The most memorable impression I gained from this exchange is the high-level of similarities among all our communities. Both in Germany and United States, at the end of the day, many of the issues and opportunities we had in front of us were the same. While constraints varied, and systems operated differently, the opportunities felt the same. The good part about it was that it felt easier to create connections and bonds amongst the cohort. The possible negative was the fact that many of the problems still existed within our communities, and if a solution was identified, it is still difficult to adapt or transplant to another city. However, these types of exchanges increase the likelihood of those solutions being transported and accepted within a community.

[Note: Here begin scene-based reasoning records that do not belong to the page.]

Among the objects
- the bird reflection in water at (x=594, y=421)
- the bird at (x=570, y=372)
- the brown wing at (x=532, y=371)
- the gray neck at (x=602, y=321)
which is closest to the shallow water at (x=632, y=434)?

I envy what comes across to me as a focus on the people and their quality of life in Germany. A simple example of this is the robust public transit networks. Coming home from Germany, I found myself angered by the obvious lack of investment in similar systems in the U.S. I knew this was the case before I left but seeing it first-hand really drove the distinction home for me. This lack of investment makes it harder and harder for people to connect, see family, and thrive in a modern world. Related, was the care and emphasis put on the quality of life of its people through systems like worker rights, paid family and medical leave, and universal health care. While these items cost money and it shows in the tax rate, I don’t recall anyone from Germany saying that they wanted to do away with these systems to save some tax dollars.
While this is changing due to the increase in the number of refugees in Germany, the lack of diversity in many of the places we went was clear. While there may be more overall diversity in the U.S., both countries still lack diversity in positions of power and decision-making. This may hinder the future development of both nations as societies become more global.
As some of the ideas presented above suggest, I am focused on how to take advantage of the new knowledge and experiences this exchange has provided me. How do we ensure this trip isn’t relegated to just a memory, but how do we take action on the learning that took place? While the memories will serve us well in being more open and willing to engage different cultures, especially for me Germany’s, to me the real value is in what comes next. The American Council on Germany has done a world-class job in conducting this exchange and providing the platform for those ideas to flourish. Now we, as participants, must take the lead on the next steps.
Bruce Clark serves as the Executive Director of Digital Charlotte, an initiative of the Knight School of Communication at Queens University. In this role he leads an effort to empower community organizations to engage in the work of digital and media literacy.